===== The input
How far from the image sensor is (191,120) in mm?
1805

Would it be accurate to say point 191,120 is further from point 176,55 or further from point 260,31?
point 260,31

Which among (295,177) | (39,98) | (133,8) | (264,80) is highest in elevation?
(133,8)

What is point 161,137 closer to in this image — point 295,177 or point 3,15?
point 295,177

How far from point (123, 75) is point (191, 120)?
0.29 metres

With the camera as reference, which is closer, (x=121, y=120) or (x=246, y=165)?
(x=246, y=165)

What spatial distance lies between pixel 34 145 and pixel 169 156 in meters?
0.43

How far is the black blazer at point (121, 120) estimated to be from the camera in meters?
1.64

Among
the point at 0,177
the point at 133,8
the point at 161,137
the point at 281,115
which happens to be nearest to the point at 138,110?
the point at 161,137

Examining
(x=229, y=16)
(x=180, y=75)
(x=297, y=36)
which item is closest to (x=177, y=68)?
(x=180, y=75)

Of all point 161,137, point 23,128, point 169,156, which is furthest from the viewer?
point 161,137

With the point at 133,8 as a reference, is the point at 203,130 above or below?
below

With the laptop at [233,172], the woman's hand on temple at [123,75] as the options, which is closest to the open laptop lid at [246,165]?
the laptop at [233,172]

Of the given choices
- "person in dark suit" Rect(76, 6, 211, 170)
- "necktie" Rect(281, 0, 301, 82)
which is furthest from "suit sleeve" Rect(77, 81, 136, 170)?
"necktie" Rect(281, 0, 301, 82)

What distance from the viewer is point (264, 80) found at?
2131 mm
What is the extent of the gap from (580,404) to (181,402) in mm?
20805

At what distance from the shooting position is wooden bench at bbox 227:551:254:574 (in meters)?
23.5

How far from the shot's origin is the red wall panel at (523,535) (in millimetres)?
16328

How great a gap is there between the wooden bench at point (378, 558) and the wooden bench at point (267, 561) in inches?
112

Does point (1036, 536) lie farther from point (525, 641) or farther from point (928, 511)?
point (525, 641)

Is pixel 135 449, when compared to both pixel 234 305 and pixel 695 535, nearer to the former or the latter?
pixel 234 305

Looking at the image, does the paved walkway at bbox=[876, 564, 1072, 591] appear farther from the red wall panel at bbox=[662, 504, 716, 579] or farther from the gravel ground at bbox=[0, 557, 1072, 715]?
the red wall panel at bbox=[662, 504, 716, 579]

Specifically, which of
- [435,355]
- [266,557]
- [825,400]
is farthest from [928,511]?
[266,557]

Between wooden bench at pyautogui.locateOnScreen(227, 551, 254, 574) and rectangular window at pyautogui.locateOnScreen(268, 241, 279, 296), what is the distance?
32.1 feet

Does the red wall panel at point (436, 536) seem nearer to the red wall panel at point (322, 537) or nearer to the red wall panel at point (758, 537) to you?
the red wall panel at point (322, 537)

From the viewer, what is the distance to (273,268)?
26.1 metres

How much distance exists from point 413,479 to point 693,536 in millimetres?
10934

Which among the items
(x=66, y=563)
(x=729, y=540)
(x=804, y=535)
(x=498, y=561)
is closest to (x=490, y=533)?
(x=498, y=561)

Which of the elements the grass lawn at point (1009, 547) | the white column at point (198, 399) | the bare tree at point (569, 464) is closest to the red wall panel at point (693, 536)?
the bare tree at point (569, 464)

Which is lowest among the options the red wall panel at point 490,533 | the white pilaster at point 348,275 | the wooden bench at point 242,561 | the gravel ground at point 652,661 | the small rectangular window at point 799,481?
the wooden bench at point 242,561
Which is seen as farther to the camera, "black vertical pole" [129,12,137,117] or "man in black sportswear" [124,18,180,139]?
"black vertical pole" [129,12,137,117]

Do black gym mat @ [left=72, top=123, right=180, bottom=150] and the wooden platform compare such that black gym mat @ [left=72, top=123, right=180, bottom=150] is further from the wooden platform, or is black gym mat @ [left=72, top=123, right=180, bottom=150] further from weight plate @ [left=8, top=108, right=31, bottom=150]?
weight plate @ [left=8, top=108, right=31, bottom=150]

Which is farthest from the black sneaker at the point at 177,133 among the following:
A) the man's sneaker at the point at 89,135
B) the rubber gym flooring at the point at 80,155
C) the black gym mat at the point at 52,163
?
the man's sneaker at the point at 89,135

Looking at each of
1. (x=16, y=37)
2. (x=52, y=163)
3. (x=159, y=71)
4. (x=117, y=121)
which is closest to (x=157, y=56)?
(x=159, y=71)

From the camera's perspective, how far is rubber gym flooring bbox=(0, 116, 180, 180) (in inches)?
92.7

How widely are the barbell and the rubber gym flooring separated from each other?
==========
**Prompt**. Reproduce the material above, every line of it, exactly.

**Exercise result**.
How far from the image sensor is (191,120) in mm?
1805

Would it be accurate to say point 191,120 is further from point 176,55 or further from point 260,31?
point 260,31

Which among (295,177) | (39,98) | (133,8) | (264,80) is highest in elevation?
(133,8)

What is point 161,137 closer to in this image — point 295,177 or point 3,15?
point 295,177

How far from point (123, 75) is point (191, 120)?
0.29 metres

With the camera as reference, which is closer, (x=121, y=120) or (x=246, y=165)?
(x=246, y=165)

What spatial distance lies between pixel 34 145 and pixel 169 156 in meters?
0.43

How far is the black blazer at point (121, 120) estimated to be from the camera in meters?
1.64

Among
the point at 0,177
the point at 133,8
the point at 161,137
the point at 281,115
which happens to be nearest to the point at 138,110?
the point at 161,137

Examining
(x=229, y=16)
(x=180, y=75)
(x=297, y=36)
which item is closest to (x=177, y=68)?
(x=180, y=75)

Of all point 161,137, point 23,128, point 169,156, which is furthest from the viewer?
point 161,137

With the point at 133,8 as a reference, is the point at 203,130 above or below?
below

With the laptop at [233,172], the woman's hand on temple at [123,75] as the options, which is closest to the open laptop lid at [246,165]?
the laptop at [233,172]

Of the given choices
- "person in dark suit" Rect(76, 6, 211, 170)
- "necktie" Rect(281, 0, 301, 82)
which is furthest from "suit sleeve" Rect(77, 81, 136, 170)?
"necktie" Rect(281, 0, 301, 82)

What distance from the viewer is point (264, 80) found at?
2131 mm
What is the extent of the gap from (580,404) to (181,402) in mm?
20805

At what distance from the shooting position is wooden bench at bbox 227:551:254:574 (in meters)?
23.5

How far from the shot's origin is the red wall panel at (523,535) (in millimetres)?
16328

How great a gap is there between the wooden bench at point (378, 558) and the wooden bench at point (267, 561) in inches?
112

Does point (1036, 536) lie farther from point (525, 641) or farther from point (928, 511)?
point (525, 641)

Is pixel 135 449, when compared to both pixel 234 305 and pixel 695 535, nearer to the former or the latter?
pixel 234 305

Looking at the image, does the paved walkway at bbox=[876, 564, 1072, 591] appear farther from the red wall panel at bbox=[662, 504, 716, 579] or farther from the gravel ground at bbox=[0, 557, 1072, 715]?
the red wall panel at bbox=[662, 504, 716, 579]

Specifically, which of
- [435,355]
- [266,557]
- [825,400]
is farthest from [928,511]?
[266,557]

Between wooden bench at pyautogui.locateOnScreen(227, 551, 254, 574) and rectangular window at pyautogui.locateOnScreen(268, 241, 279, 296), what is the distance?
32.1 feet

Does the red wall panel at point (436, 536) seem nearer to the red wall panel at point (322, 537) or nearer to the red wall panel at point (758, 537) to you?
the red wall panel at point (322, 537)

From the viewer, what is the distance to (273,268)?
26.1 metres

How much distance exists from point 413,479 to point 693,536 in millimetres?
10934

Which among the items
(x=66, y=563)
(x=729, y=540)
(x=804, y=535)
(x=498, y=561)
is closest to (x=490, y=533)?
(x=498, y=561)

Which of the elements the grass lawn at point (1009, 547) | the white column at point (198, 399) | the bare tree at point (569, 464) is closest to the red wall panel at point (693, 536)?
the bare tree at point (569, 464)

Which is lowest among the options the red wall panel at point 490,533 | the white pilaster at point 348,275 | the wooden bench at point 242,561 | the gravel ground at point 652,661 | the small rectangular window at point 799,481?
the wooden bench at point 242,561
Which is seen as farther to the camera, "black vertical pole" [129,12,137,117] or "man in black sportswear" [124,18,180,139]?
"black vertical pole" [129,12,137,117]

Do black gym mat @ [left=72, top=123, right=180, bottom=150] and the wooden platform compare such that black gym mat @ [left=72, top=123, right=180, bottom=150] is further from the wooden platform, or is black gym mat @ [left=72, top=123, right=180, bottom=150] further from weight plate @ [left=8, top=108, right=31, bottom=150]?
weight plate @ [left=8, top=108, right=31, bottom=150]

Which is farthest from the black sneaker at the point at 177,133 among the following:
A) the man's sneaker at the point at 89,135
B) the rubber gym flooring at the point at 80,155
C) the black gym mat at the point at 52,163
?
the man's sneaker at the point at 89,135

Looking at each of
1. (x=16, y=37)
2. (x=52, y=163)
3. (x=159, y=71)
4. (x=117, y=121)
which is closest to (x=157, y=56)?
(x=159, y=71)

From the camera's perspective, how far is rubber gym flooring bbox=(0, 116, 180, 180) (in inches)?
92.7

How widely are the barbell and the rubber gym flooring separated from each other?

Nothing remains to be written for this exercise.